■ **Task details**
Print every record below exactly as it stands, but leave out the pictures.
-=-=-
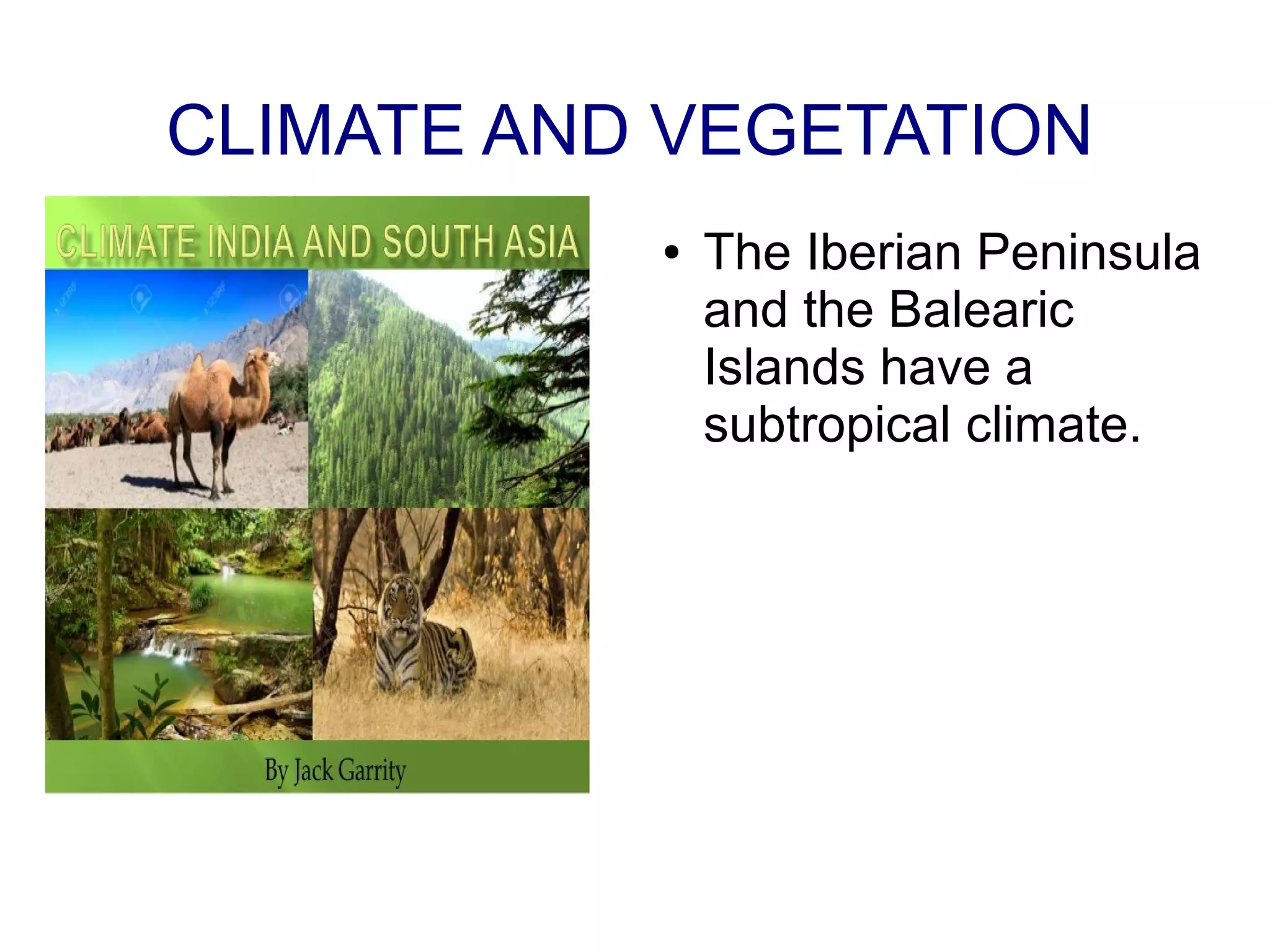 CLIMATE AND VEGETATION

CLIMATE INDIA AND SOUTH ASIA

By Jack Garrity

• The Iberian Peninsula and the Balearic Islands have a subtropical climate.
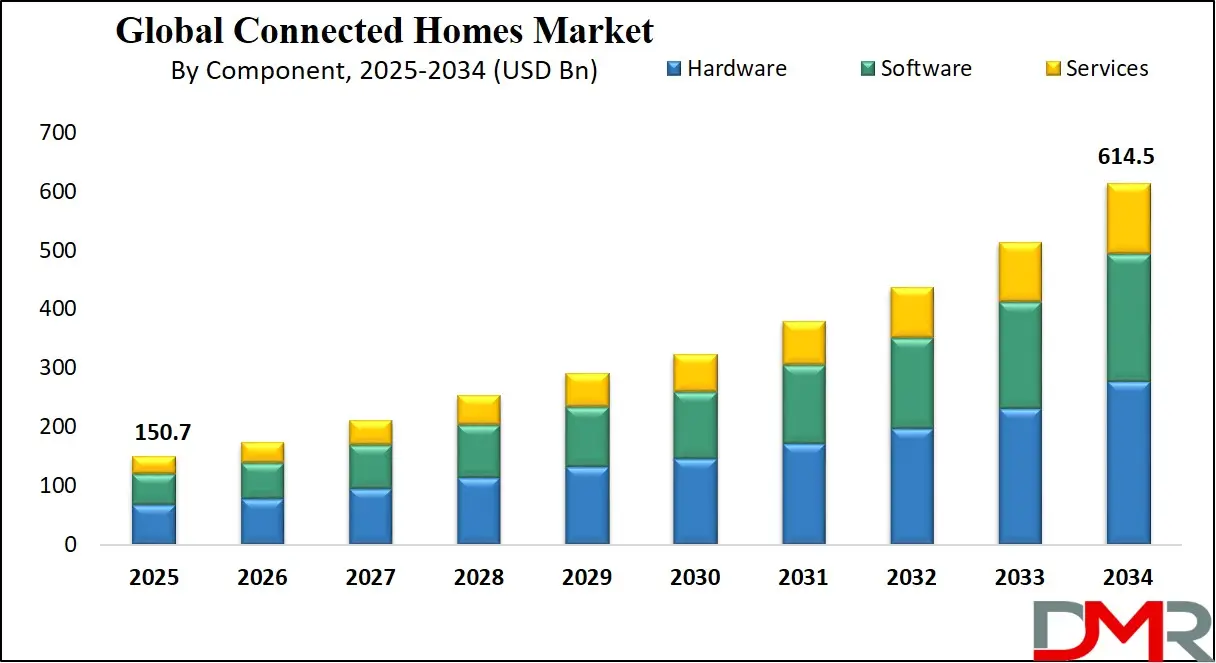 Global Connected Homes Market
By Component, 2025-2034 (USD Bn)

Hardware
Software
Services

700
600
500
400
300
200
100
0

150.7
614.5

2025
2026
2027
2028
2029
2030
2031
2032
2033
2034

DMR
-=-=-
■ **Answer section**
 CLIMATE AND VEGETATION

CLIMATE INDIA AND SOUTH ASIA

By Jack Garrity

• The Iberian Peninsula and the Balearic Islands have a subtropical climate.
 Global Connected Homes Market
By Component, 2025-2034 (USD Bn)

Hardware
Software
Services

700
600
500
400
300
200
100
0

150.7
614.5

2025
2026
2027
2028
2029
2030
2031
2032
2033
2034

DMR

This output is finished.